▸ **What you have to do**
Give back the records below exactly, omitting the pictures.

Saved entries:
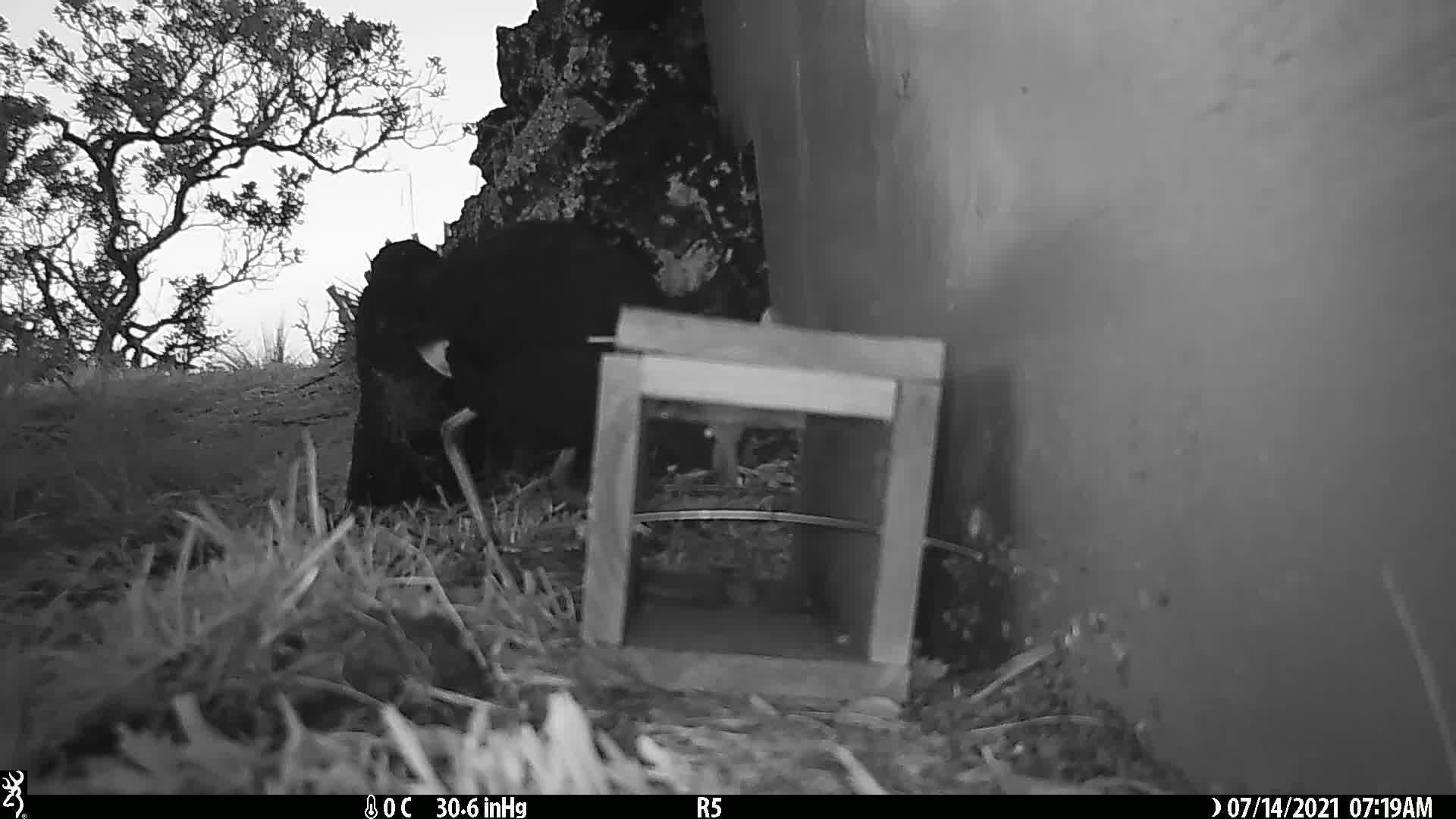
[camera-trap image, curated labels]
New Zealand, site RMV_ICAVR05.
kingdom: Animalia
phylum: Chordata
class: Aves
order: Gruiformes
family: Rallidae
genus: Porphyrio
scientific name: Porphyrio melanotus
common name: australasian swamphen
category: pukeko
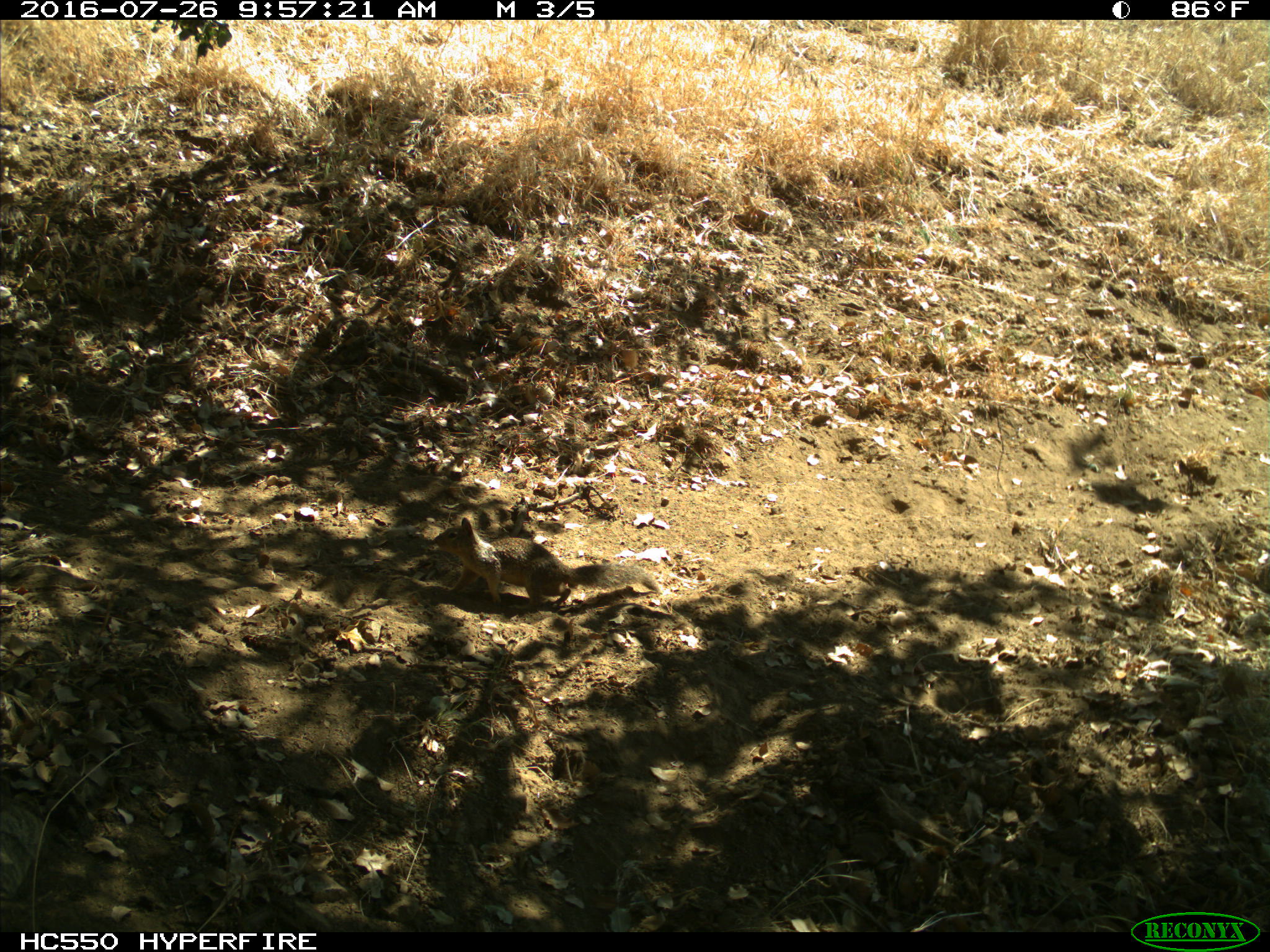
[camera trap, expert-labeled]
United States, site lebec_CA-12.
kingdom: Animalia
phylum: Chordata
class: Mammalia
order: Rodentia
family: Sciuridae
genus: Otospermophilus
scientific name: Otospermophilus beecheyi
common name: california ground squirrel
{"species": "Otospermophilus beecheyi (california ground squirrel)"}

▸ **Solution to this exercise**
[camera-trap image, curated labels]
New Zealand, site RMV_ICAVR05.
kingdom: Animalia
phylum: Chordata
class: Aves
order: Gruiformes
family: Rallidae
genus: Porphyrio
scientific name: Porphyrio melanotus
common name: australasian swamphen
category: pukeko
[camera trap, expert-labeled]
United States, site lebec_CA-12.
kingdom: Animalia
phylum: Chordata
class: Mammalia
order: Rodentia
family: Sciuridae
genus: Otospermophilus
scientific name: Otospermophilus beecheyi
common name: california ground squirrel
{"species": "Otospermophilus beecheyi (california ground squirrel)"}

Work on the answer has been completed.